Barring Out the Schoolmaster
School was one place, perhaps the only place before the nineteenth century, where young people (particularly boys) were physically separated from their peers in the lower orders. But at Christmas schoolboys devised their own version of carnival misrule, a ritual practice that “turned the world upside down” every bit as much as aggressive peasant wassailing had done. Here the figure of authority was the schoolmaster, and it was on him that the tables were turned.

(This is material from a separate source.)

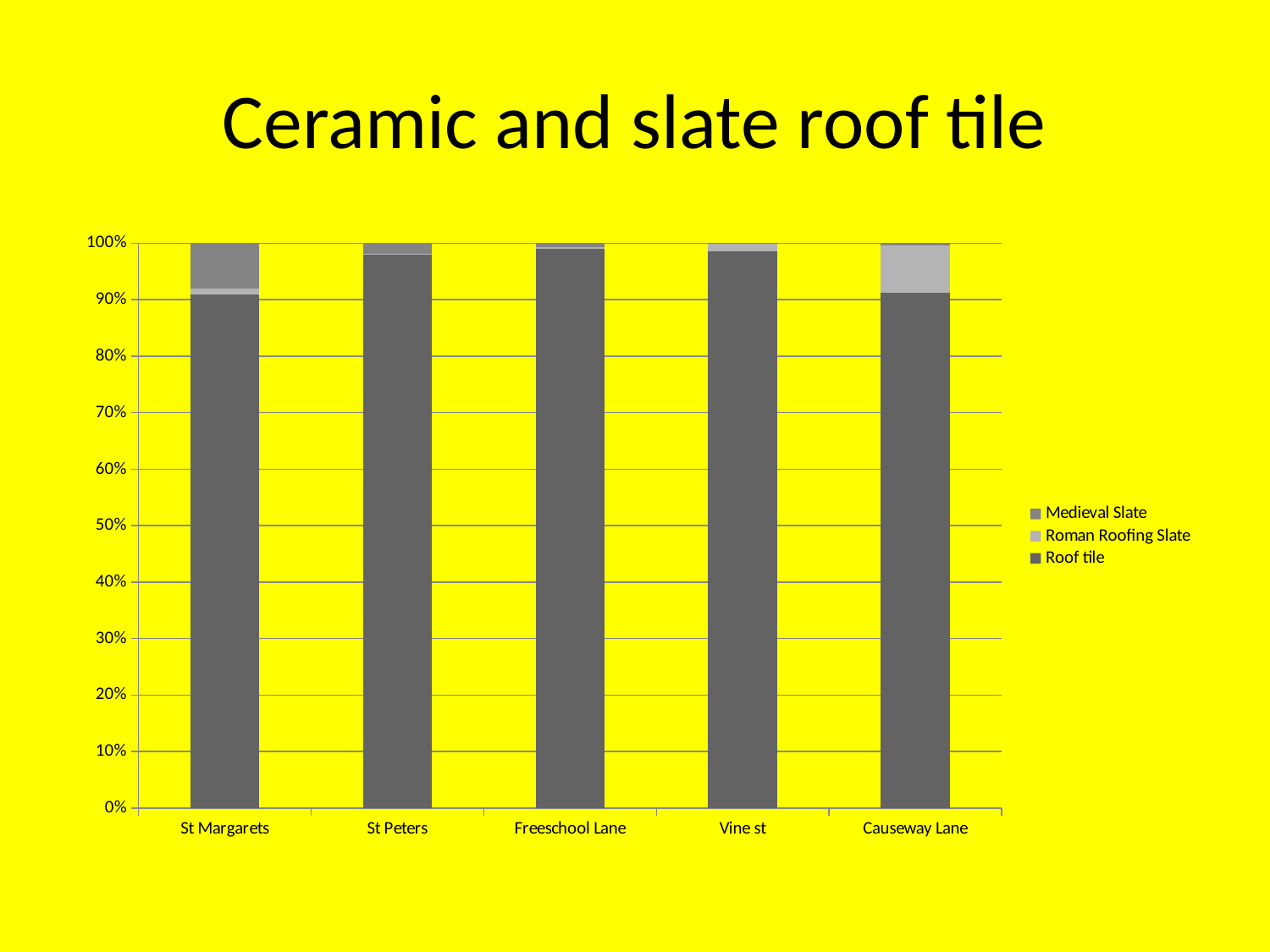
Is the Roof tile value for Freeschool Lane greater or less than 90%? greater What is the title of the chart? Ceramic and slate roof tile How many categories are shown on the x axis? 5 What does each stacked bar total? 100% How many series does the legend list? 3 What kind of chart is shown on the slide? stacked bar chart Is the Roof tile value for St Peters greater or less than 90%? greater Which category has the largest Medieval Slate share? St Margarets Which category has the largest Roman Roofing Slate share? Causeway Lane Is the Roof tile value for Causeway Lane greater or less than 80%? greater Which series is listed first in the legend? Medieval Slate Which is larger, the Roof tile value for St Peters or for St Margarets? St Peters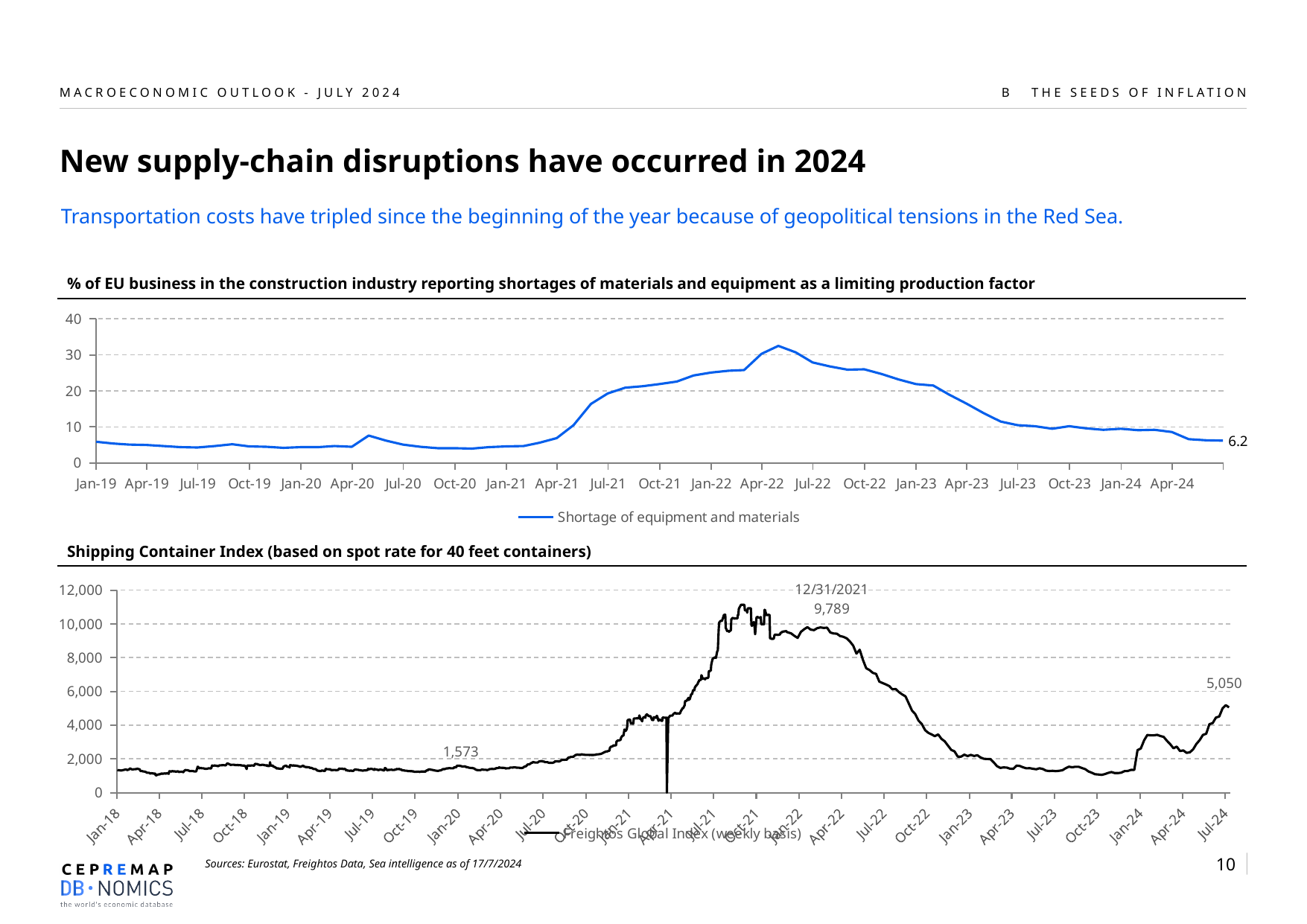
In the bottom chart, the Shipping Container Index, what is the latest value labelled at the end of the line in Jul-24? 5,050 In the bottom chart, the Shipping Container Index, is the value at Jan-18 greater or less than 2,000? less What series name does the legend of the bottom chart, the Shipping Container Index, show? Freightos Global Index (weekly basis) In the bottom chart, the Shipping Container Index, which is larger: the labelled value of 1,573 or the latest labelled value of 5,050? 5,050 In the top chart on shortages of materials and equipment, is the peak value reached around mid-2022 greater or less than 30? greater In the bottom chart, the Shipping Container Index, what value is labelled for 12/31/2021? 9,789 In the bottom chart, the Shipping Container Index, what is the difference between the labelled peak of 9,789 on 12/31/2021 and the latest labelled value of 5,050? 4,739 In the top chart on shortages of materials and equipment, what is the latest value labelled at the end of the line? 6.2 How many series does the legend of the top chart on shortages of materials and equipment list? 1 In the top chart on shortages of materials and equipment, is the value at Jan-19 greater or less than 10? less What kind of chart is the top chart, '% of EU business in the construction industry reporting shortages of materials and equipment as a limiting production factor'? Line chart In the top chart on shortages of materials and equipment, do the values rise or fall between Jul-22 and Apr-24? fall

This ritual, which became known as “Barring Out the Schoolmaster,” originated in England toward the end of the sixteenth century. A modern historian describes it this way: “As Christmas drew near the boys gathered together weapons, ammunition and a store of provisions. Then one morning they seized the school premises and barred the doors and windows against the master.” The most important goal of the “barring out” was to force the schoolmaster to grant his pupils a holiday vacation.49 (In addition to the threat posed to their authority, schoolmasters had a reason to attempt to reclaim the schoolhouse: They were generally paid by the day, and would lose their stipend if they were not able to teach.)